The most tired players are generally substituted, but only if their substitutes are well trained to fill in the same role, or if the formation is transformed at the same time to accommodate for the substitution.

Coaches often refrain from substituting defensive players in order not to disrupt the defensive posture of the team. Instead, they often replace ineffective attackers or unimaginative midfielders in order to freshen up the attacking posture and increase their chances of scoring.
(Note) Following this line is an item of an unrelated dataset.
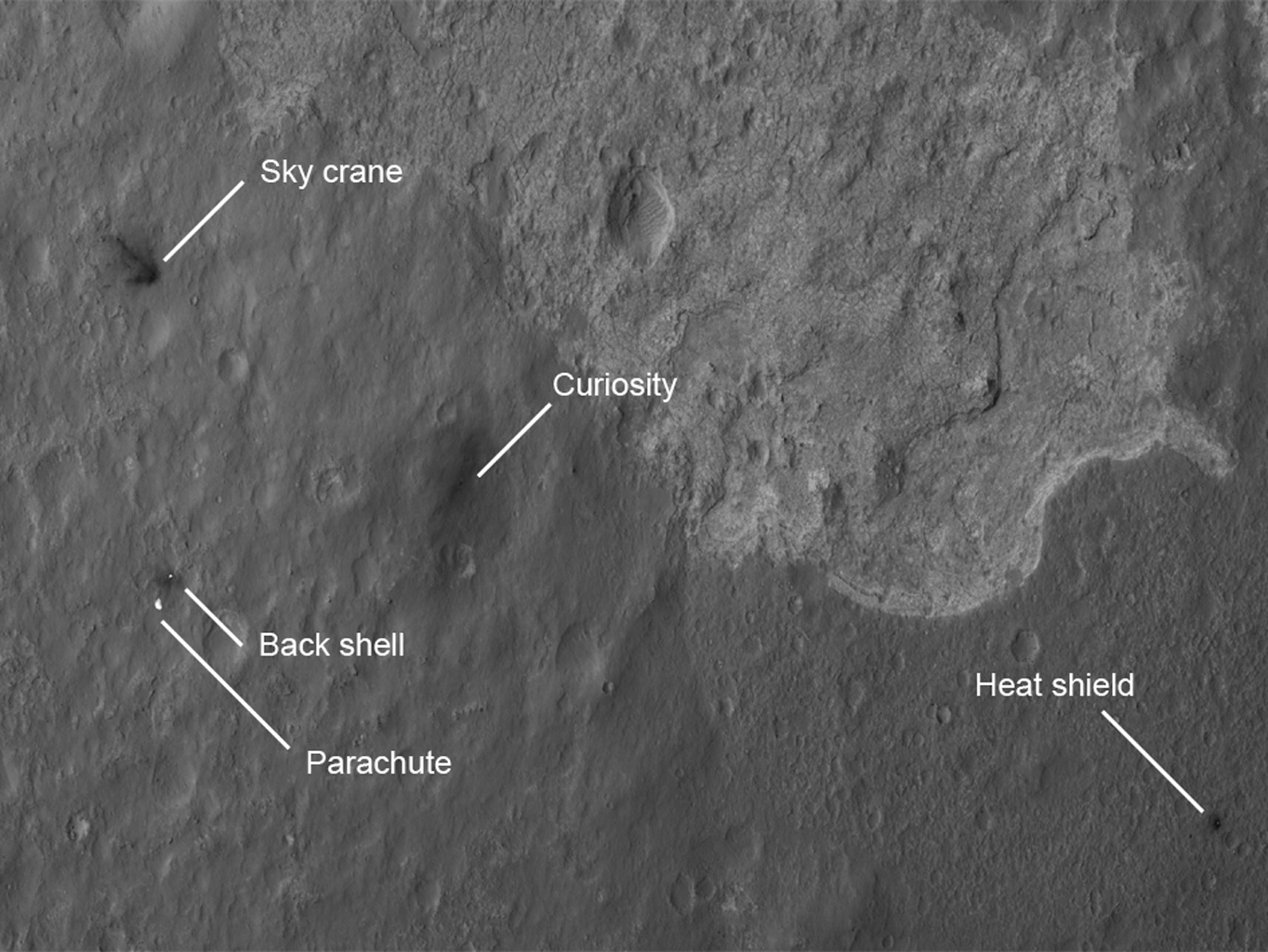 The four main pieces of hardware that arrived on Mars with NASA's Curiosity rover were spotted by NASA's Mars Reconnaissance Orbiter (MRO) which captured this image about 24 hours after landing.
For a team that is losing a game, a fresh striker can bring more benefit in circumventing an opposed defence line composed of relatively tired players. For a team that is winning a game, a fresh midfielder or a defender can bring more benefit in strengthening the defence against the opposition's attackers (who may be fresh substitutes themselves). In this situation, for the winning team, it is usually imaginative attacking flair players who are replaced by tough-tackling defensive midfielders or defenders.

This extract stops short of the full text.